Buckets should be based upon as Queries to be used in Hive. Buckets are used to reduce the number of input files for processing your query. 

 

Tables/Partitions can be further subdivided into Clusters or Buckets.


Data in each partition may in turn be divided into Buckets based on the value of a hash function of some column of the Table.

For example the page_views table may be bucketed by userid, which is one of the columns, other than the partitions columns, of the page_view table.

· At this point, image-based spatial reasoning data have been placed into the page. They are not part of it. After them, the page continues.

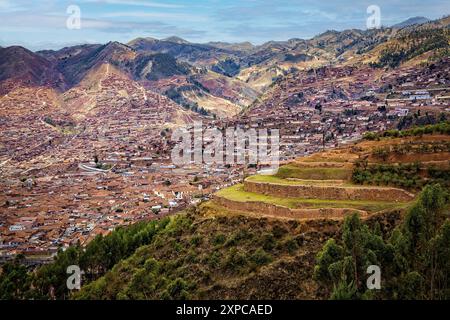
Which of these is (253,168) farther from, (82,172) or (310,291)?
(310,291)

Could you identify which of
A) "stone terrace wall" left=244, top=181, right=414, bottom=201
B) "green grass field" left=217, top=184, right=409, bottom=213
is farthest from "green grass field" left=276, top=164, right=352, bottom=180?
"green grass field" left=217, top=184, right=409, bottom=213

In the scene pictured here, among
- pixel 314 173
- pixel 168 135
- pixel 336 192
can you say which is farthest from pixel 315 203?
pixel 168 135

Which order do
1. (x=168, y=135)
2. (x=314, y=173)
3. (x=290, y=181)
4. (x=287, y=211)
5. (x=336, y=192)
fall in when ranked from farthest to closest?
(x=168, y=135) → (x=290, y=181) → (x=314, y=173) → (x=336, y=192) → (x=287, y=211)

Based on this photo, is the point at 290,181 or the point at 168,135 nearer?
the point at 290,181

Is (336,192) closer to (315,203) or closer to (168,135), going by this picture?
(315,203)

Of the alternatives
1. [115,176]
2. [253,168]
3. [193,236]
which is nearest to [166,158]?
[115,176]

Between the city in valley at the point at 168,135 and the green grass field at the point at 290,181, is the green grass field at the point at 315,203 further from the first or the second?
the green grass field at the point at 290,181
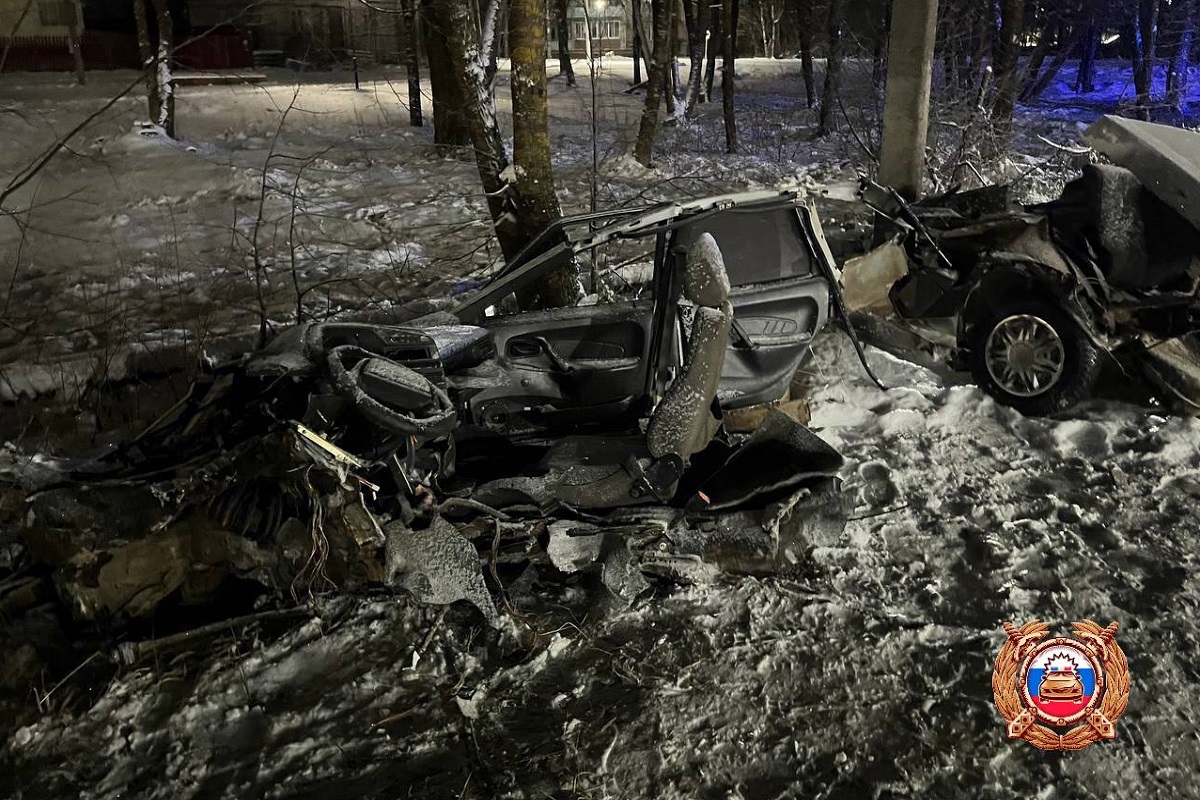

Bucketing is helpful for 2 reasons :


•Enables more efficient queries

•Makes sampling more efficient

•Hash(column) MOD(number of buckets) –evenly distributed


Code:

CREATE TABLE students_bucket(name STRING,id INT,college STRING) PARTITIONED BY(country STRING) CLUSTERED BY (college) INTO 4 BUCKETS ROW FORMAT DELIMITED FIELDS TERMINATED BY ‘\t’ ;

set hive.enforce.bucketing=true;

INSERTING

INSERT OVERWRITE TABLE employees_bucketPARTITION(country=‘USA’) SELECT name,id,college from college.students_external;

SAMPLING

SELECT * FROM students_bucket TABLESAMPLE(BUCKET 2 OUT OF 4);


Let discuss one more example :


When you do bucketing on your data based on particular column(userid), your data is stored in each bucket file is based on hashing of key modulus no of buckets.


For example, if you have 10 records in data in the following format.(original )


1,abhishek

2,kumar

3,siva

4,senthil2

5,abhi

6,vignesh

7,peter

8,stefen

9,doug

10,alan


if you do buckets as 4 on the above data, your (partition) dir in hdfs will have four files wrt each bucket

bucket-0 will contain data

4,senthil2

8,stefen

buckte-1 will contain data

1,abhishek

5,abhi

9,doug


It goes based on remainder of your userid


Coming to Query. "Select * from table1 where userid = 4


How many files will be processed?


 Only 1 ie. bucket-0 file


It turn we reduce the number of files for MR using Hive.


We can do bucketing on more number of columns based on frequency of the columns in where clause of your queries.


Note: used 10 records just for explanation onlyBuckets can be used even without partition.


We hope this will help you to understand the concept.